L’exploration lunaire, un axe majeur du soft power chinois

La Chine, avec le succès répété de ses missions Chang’e depuis 2013, est parvenue à maîtriser les flux allers-retours entre la Terre et la face cachée de la Lune et y multiplie les premières scientifiques et technologiques (ex : retour d’échantillons du bassin Aitken sur la face cachée lors de la mission Chang’e 6 en juin 2024). La fiabilité éprouvée de ses équipements et technologies traduit une relative avance sur ses alliés (russes) et concurrents (américains, japonais, indiens). De nouvelles missions robotiques d’exploration (Chang’e 7 en 2026 et 8 en 2028) sont planifiées pour affiner les connaissances relatives aux zones polaires méridionales et préparer au mieux les premières missions habitées et la mise en place d’installations permanentes, largement automatisées, au mitan de la future décennie. Une version plus élaborée de cette base lunaire, autorisant une présence humaine permanente, est programmée pour les années 2040. Ces missions vont se caractériser par une participation étrangère de plus en plus affichée. La mission Chang’e 7, programmée en 2026, devrait ainsi emporter cinq équipements scientifiques fournis par la Russie, l’Italie, la Thaïlande, l’Égypte et Bahreïn, ainsi que par l’International Lunar Observatory Association (ILOA), basée à… Hawaï.    

À l’été 2024, la Chine avait ainsi conclu des MoU ou des accords de coopération au sujet du projet ILRS avec une douzaine de pays (Russie, Venezuela, Biélorussie, Pakistan, Azerbaïdjan, Afrique du Sud, Égypte, Nicaragua, Thaïlande, Serbie, Kazakhstan, Turquie, Sénégal) et des partenariats techniques avec plus d’une quarantaine d’organisations régionales (Foundation for Space Development Africa ; Asia-Pacific Space Cooperation Organization /APSCO…), de centres de recherche ou d’entreprises, de toutes nationalités (suisse, hongroise, émirienne, éthiopienne, kenyane, indonésienne…), originaires essentiellement du « Sud global » mais aussi d’Europe.

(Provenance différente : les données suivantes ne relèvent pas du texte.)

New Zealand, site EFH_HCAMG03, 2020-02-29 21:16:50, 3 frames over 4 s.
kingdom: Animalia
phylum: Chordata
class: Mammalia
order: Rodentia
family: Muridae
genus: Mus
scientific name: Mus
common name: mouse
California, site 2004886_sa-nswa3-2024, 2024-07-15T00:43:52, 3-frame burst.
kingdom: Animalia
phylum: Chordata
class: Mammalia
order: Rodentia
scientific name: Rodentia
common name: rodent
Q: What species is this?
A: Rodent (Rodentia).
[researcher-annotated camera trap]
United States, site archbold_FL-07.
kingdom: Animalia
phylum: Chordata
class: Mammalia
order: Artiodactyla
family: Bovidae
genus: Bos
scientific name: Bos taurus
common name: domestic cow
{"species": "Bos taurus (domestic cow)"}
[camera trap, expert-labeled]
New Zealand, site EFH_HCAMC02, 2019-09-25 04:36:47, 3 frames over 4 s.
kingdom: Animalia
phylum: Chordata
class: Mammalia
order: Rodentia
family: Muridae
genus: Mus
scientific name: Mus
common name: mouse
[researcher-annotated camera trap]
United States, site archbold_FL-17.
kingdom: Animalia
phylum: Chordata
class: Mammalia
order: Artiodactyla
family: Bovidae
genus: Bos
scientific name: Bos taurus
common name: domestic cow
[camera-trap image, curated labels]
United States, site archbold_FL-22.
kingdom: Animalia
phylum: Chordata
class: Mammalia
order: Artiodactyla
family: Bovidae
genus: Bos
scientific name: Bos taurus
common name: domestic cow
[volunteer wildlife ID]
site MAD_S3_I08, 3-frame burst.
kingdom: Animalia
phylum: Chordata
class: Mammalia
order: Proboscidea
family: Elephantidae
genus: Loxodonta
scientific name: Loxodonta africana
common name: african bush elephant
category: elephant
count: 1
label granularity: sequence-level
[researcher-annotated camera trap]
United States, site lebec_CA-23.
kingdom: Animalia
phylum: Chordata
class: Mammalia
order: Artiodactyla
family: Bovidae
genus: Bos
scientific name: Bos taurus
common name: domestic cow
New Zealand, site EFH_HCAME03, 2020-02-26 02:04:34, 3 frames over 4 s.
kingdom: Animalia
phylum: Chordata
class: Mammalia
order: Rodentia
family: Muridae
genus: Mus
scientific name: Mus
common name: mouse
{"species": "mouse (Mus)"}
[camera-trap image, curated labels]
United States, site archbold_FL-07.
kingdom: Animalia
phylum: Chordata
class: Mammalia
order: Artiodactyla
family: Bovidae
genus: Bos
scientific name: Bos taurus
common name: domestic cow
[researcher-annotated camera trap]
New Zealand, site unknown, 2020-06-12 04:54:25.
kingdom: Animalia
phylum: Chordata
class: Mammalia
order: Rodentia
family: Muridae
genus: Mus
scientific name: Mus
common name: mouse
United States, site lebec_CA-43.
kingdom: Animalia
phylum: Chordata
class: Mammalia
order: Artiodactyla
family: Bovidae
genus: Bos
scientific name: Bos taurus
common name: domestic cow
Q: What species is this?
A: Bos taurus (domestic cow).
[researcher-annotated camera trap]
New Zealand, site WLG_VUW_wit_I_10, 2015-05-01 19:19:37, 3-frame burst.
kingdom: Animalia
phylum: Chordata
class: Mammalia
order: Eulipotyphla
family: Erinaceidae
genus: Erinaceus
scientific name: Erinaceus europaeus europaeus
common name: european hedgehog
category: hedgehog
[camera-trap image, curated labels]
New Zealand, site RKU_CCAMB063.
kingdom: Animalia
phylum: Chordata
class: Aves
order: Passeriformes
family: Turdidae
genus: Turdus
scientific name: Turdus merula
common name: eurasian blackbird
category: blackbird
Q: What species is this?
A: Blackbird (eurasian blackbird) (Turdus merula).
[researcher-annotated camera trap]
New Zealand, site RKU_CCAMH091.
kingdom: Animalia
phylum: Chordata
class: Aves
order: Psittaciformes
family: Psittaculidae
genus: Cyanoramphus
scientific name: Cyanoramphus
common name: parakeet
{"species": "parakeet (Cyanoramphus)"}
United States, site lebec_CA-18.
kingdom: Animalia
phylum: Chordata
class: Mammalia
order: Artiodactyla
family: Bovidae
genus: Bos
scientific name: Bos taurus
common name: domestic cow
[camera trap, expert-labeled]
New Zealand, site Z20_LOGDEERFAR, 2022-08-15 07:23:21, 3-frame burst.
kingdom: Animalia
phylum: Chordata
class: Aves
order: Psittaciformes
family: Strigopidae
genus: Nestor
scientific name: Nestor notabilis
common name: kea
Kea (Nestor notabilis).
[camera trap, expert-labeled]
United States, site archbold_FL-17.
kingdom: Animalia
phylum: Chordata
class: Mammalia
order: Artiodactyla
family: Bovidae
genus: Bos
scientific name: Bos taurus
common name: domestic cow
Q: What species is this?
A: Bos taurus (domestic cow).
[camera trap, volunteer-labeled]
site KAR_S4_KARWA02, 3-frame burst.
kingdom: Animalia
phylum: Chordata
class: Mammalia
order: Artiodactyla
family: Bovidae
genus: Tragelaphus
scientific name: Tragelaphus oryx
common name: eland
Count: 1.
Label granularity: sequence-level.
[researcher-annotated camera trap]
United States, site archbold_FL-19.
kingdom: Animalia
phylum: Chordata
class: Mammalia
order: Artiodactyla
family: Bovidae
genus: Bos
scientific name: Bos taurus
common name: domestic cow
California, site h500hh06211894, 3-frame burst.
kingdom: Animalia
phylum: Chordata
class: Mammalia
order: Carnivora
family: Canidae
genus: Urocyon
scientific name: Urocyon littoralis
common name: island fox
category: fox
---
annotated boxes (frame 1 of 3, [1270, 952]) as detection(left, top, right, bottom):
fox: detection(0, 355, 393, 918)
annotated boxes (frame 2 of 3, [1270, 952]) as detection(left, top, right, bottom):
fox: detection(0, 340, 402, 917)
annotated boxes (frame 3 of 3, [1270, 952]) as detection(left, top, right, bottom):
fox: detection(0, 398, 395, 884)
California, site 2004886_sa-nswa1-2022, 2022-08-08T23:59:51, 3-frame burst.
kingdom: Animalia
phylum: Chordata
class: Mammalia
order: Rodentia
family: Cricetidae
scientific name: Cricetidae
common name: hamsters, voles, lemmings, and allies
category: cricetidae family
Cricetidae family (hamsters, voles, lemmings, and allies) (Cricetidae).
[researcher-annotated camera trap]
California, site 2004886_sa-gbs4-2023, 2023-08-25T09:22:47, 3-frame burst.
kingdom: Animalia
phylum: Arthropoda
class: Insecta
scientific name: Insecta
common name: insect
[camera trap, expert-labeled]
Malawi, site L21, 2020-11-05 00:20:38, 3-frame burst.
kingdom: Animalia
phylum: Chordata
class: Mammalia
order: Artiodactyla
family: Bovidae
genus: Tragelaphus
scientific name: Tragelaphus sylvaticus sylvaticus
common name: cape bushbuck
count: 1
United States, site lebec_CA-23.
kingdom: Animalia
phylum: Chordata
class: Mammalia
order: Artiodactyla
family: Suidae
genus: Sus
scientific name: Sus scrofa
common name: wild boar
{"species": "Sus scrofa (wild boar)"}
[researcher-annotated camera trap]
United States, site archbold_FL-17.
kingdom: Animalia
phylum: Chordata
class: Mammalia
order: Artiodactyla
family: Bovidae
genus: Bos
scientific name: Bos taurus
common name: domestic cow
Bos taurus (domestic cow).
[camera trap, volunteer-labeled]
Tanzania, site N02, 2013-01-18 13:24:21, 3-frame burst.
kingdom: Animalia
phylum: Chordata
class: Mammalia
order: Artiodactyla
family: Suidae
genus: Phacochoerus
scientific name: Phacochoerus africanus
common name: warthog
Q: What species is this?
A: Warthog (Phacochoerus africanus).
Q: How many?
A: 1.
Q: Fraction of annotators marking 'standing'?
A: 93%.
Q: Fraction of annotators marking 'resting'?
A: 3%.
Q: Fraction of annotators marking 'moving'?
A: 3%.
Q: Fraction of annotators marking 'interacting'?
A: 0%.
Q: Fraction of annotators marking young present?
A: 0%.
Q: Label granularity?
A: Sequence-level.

En la matière, le projet chinois a été une victime indirecte de l’invasion de l’Ukraine en février 2022, plusieurs pays et organismes européens (l’ESA en premier lieu) ayant refusé de s’engager dans une coopération approfondie en raison de la présence de Moscou dans le projet. Pékin caresse néanmoins l’espoir de mobiliser à terme une cinquantaine de pays et plus de 300 entités de recherche étrangères en faveur de son projet lunaire (en comparaison, 42 pays se sont engagés dans les accords Artemis à l’été 2024). La Chine et ses partenaires ont constitué une organisation internationale spécialement dédiée au projet, l’ILRS Cooperation Organization (ILRSCO) en avril 2024, dans le but de « désiniser » formellement le projet et de tenter de l’ « internationaliser » autant que faire se peut.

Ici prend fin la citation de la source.